Exercises
**a.** The chapter on lifecycle decisions and evals names several kinds of regression that an average score can hide. List all of them.
**b.** Write the next part of the chapter on lifecycle decisions and evals, picking up after its last sentence.

Passage provided
09. Lifecycle Decisions and Evals — choosing the next knob without fooling yourself¶

What each stage changes and what still needs a gate¶

By now we have several levers. The curriculum changes priors, the training loop changes weights, the GPU kitchen constrains what fits, SFT teaches behavior, chat protocol preserves role boundaries, and preferences choose between good-looking answers.

The new problem is decision-making. Every lever can improve one metric while damaging product behavior, latency, cost, safety, or rollback ability. A better checkpoint is not automatically a shippable checkpoint.

This chapter teaches stage gates: write the hypothesis, non-averaged eval slices, cost budget, and rollback artifact before starting the run.

What this file solves¶

A checkpoint can improve a benchmark while hurting product behavior, cost, latency, or safety. This file shows how to write the hypothesis, non-averaged gates, cost budget, and rollback artifact before starting the run.

Why training stages need gates¶

Every lifecycle stage trades one pressure for another. A gate forces the team to name the intended improvement, the slice that must not regress, the budget, and the rollback path before the run creates sunk cost.

When aggregate scores hide release risk¶

The naive repair is to ship the checkpoint with the better average score. If the average hides latency, refusal, format, safety, or source-slice regressions, the release can get worse while the benchmark looks better.

Data
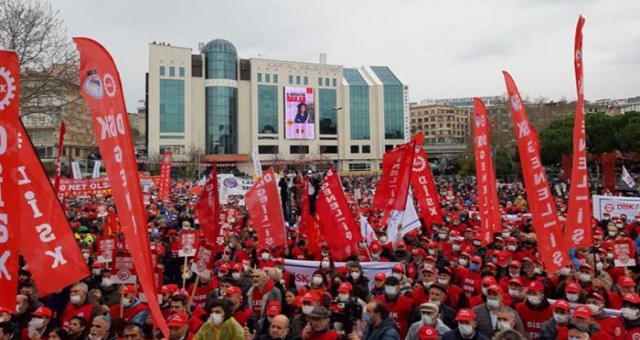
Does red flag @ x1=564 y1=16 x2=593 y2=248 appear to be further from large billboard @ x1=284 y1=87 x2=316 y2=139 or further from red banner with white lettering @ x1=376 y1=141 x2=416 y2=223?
large billboard @ x1=284 y1=87 x2=316 y2=139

Expected results
**a.** Latency, refusal, format, safety, source-slice

**b.**
When a better benchmark is a worse release¶

A checkpoint improves a public benchmark by two points.
It also gets slower and refuses harmless support requests.
The number improved; the release got worse.

Rule: every stage needs a gate and rollback¶

Each training stage needs a hypothesis, an eval gate, a cost budget, and a rollback path.

Why gates beat vibes. A metric is useful only if it helps you choose the next action: continue, stop, ship, roll back, or change the plan.

1) Hook — the run improved the benchmark and hurt the product¶

The team celebrates a two-point public benchmark gain. Support users complain the model is slower, more verbose, and less willing to answer benign operational questions. The run improved something. It did not improve the product.

The hook is that "better model" is not a scalar. A checkpoint can move northeast on a leaderboard and southwest for your users because the product lives on slices, constraints, and costs.

2) Mental model — stage gates, not a pipeline poster¶

data hypothesis ─→ train run ─→ eval gate ─→ ship / stop / revise
       ▲                            │
       └──────────── incident learnings ◀──── user telemetry

Every stage should say what pressure it relieves and what new pressure it creates.

one checkpoint
      │
      ├─ quality slice improved?
      ├─ safety boundary preserved?
      ├─ latency/cost still viable?
      ├─ rollback artifact complete?
      └─ next failure now more important?

3) Running example — incident bot release¶

Hypothesis: SFT on curated incident rows improves action preservation without increasing over-refusal.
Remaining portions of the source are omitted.